» **WHAT THE EXERCISE ASKS**: Give back all of the data unchanged. Keep every word as it is.

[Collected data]

──────────

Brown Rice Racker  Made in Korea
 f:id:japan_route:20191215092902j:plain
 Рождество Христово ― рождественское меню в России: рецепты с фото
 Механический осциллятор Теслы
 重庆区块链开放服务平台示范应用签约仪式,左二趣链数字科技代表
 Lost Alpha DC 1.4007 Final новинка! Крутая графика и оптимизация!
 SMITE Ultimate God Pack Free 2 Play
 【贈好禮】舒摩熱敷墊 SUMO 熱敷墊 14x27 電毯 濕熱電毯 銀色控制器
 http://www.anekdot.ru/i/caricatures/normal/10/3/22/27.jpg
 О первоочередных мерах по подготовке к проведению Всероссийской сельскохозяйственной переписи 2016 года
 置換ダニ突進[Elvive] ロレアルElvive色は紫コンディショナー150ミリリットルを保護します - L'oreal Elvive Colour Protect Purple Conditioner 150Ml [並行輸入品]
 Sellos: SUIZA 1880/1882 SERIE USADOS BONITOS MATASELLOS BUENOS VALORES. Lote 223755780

──────────

» **OUTPUT**:
Brown Rice Racker  Made in Korea
 f:id:japan_route:20191215092902j:plain
 Рождество Христово ― рождественское меню в России: рецепты с фото
 Механический осциллятор Теслы
 重庆区块链开放服务平台示范应用签约仪式,左二趣链数字科技代表
 Lost Alpha DC 1.4007 Final новинка! Крутая графика и оптимизация!
 SMITE Ultimate God Pack Free 2 Play
 【贈好禮】舒摩熱敷墊 SUMO 熱敷墊 14x27 電毯 濕熱電毯 銀色控制器
 http://www.anekdot.ru/i/caricatures/normal/10/3/22/27.jpg
 О первоочередных мерах по подготовке к проведению Всероссийской сельскохозяйственной переписи 2016 года
 置換ダニ突進[Elvive] ロレアルElvive色は紫コンディショナー150ミリリットルを保護します - L'oreal Elvive Colour Protect Purple Conditioner 150Ml [並行輸入品]
 Sellos: SUIZA 1880/1882 SERIE USADOS BONITOS MATASELLOS BUENOS VALORES. Lote 223755780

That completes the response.